In some cases, tablets may exist without an associated vector index file, for example, when an index is created after data has already been inserted. When this happens, users can bring the table fully up to date by running VACUUM (REINDEX=TRUE), which identifies any tablets without vector index files and builds the missing index files. This operation is fully transactional: it integrates cleanly with concurrent workloads and ensures that the index state always corresponds exactly to a well-defined snapshot of the table. For an explanation of how Firebolt handles tablets without index files during searches, see the section on handling unindexed tablets.
Firebolt’s internal bookkeeping ensures that the presence or absence of index files is always tracked precisely.
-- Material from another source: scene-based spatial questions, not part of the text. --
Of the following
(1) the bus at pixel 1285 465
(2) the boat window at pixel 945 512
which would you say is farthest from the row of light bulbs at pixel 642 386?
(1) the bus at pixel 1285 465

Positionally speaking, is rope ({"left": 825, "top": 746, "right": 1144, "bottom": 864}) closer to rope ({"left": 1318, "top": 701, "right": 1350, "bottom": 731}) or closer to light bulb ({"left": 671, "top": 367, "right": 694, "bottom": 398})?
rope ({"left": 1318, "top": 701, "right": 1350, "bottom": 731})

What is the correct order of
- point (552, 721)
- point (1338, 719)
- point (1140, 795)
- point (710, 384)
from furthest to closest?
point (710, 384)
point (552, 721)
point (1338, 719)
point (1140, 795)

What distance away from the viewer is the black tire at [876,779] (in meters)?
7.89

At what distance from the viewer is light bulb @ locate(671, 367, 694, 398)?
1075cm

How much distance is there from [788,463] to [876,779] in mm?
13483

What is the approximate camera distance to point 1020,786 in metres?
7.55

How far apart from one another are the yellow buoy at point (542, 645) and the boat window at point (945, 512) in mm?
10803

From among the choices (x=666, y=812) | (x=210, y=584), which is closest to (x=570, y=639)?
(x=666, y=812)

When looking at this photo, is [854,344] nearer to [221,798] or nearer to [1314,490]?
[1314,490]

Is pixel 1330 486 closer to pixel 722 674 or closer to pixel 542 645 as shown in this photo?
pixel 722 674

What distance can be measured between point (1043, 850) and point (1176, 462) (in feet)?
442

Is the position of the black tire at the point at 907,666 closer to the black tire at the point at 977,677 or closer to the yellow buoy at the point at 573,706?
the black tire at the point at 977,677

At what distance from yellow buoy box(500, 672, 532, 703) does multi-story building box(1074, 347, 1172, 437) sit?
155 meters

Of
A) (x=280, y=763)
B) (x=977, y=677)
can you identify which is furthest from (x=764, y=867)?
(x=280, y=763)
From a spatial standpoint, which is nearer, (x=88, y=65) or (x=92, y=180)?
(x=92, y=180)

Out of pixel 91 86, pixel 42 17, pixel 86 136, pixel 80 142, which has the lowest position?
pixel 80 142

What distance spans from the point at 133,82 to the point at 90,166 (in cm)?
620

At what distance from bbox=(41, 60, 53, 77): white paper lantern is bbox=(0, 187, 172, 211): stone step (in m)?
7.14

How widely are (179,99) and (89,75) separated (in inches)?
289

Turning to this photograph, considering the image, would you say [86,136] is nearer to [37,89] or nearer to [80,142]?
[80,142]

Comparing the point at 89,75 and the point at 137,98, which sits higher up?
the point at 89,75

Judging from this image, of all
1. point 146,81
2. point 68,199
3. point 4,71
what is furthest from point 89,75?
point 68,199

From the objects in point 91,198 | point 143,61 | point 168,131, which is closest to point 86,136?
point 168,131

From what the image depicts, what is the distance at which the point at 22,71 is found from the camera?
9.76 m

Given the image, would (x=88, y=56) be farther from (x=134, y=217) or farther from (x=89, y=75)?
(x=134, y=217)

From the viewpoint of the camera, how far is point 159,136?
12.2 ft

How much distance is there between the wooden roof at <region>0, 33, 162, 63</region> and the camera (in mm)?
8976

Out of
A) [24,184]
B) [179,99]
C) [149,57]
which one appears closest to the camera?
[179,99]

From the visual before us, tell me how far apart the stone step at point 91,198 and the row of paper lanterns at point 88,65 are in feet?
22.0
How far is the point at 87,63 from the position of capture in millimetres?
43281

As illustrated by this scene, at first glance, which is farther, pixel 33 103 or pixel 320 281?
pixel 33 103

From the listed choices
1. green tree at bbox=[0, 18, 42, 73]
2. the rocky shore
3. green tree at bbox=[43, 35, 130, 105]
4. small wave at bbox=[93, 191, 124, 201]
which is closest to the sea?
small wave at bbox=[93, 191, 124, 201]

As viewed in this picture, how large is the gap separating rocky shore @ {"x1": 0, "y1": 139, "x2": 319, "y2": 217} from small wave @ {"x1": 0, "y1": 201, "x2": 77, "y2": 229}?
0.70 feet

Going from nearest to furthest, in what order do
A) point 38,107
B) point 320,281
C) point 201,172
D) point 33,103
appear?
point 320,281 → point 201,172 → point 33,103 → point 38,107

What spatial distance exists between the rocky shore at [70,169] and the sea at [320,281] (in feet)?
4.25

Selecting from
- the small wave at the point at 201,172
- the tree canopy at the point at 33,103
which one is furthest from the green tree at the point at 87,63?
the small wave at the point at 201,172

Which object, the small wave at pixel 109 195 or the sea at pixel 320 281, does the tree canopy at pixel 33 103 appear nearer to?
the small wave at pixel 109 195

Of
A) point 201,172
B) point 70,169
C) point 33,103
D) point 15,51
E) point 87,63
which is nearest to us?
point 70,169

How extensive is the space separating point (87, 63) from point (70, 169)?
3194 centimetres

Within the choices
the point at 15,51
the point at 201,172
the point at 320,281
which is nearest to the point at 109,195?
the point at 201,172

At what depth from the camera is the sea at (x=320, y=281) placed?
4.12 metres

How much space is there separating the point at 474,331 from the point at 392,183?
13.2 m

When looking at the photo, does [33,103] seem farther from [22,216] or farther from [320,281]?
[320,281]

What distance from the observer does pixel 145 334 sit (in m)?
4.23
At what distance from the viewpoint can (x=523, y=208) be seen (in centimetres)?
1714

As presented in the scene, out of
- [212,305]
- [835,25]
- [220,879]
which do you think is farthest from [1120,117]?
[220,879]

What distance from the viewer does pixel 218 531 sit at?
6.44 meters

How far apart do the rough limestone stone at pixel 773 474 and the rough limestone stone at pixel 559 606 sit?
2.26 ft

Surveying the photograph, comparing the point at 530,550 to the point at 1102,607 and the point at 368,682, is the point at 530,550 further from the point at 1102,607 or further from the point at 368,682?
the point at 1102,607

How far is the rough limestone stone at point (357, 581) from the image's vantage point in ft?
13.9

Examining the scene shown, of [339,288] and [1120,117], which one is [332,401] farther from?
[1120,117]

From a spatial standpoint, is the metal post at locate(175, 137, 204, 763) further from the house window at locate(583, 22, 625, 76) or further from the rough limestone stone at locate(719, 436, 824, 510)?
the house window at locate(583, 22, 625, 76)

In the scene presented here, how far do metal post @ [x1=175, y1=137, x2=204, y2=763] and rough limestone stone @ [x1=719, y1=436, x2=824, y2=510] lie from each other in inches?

Queries run against a coherent view of which tablets are indexed and which are not, even as data is inserted, deleted, merged, or reindexed in parallel. As a result, the system consistently returns correct results and maintains strong transactional semantics, without requiring users to manage index consistency manually or forfeit data consistency.
Best Practices for High-Performance Vector Indexing
Getting the best out of Firebolt’s vector search indexes comes down to two main aspects: making sure the index files fit in memory, and structuring the table in a way that minimizes the amount of data scanned after the index lookup.
The first step is to ensure that your engine has enough memory to keep the vector index files fully in memory. You can check the size of each index through the uncompressed_bytes column in information_schema.indexes:
SELECT index_name, uncompressed_bytes, number_of_tablets
FROM information_schema.indexes
WHERE table_name = 'documents' and index_type = 'vector_search';Compare the reported index sizes with the defined cache size limit for vector search indexes.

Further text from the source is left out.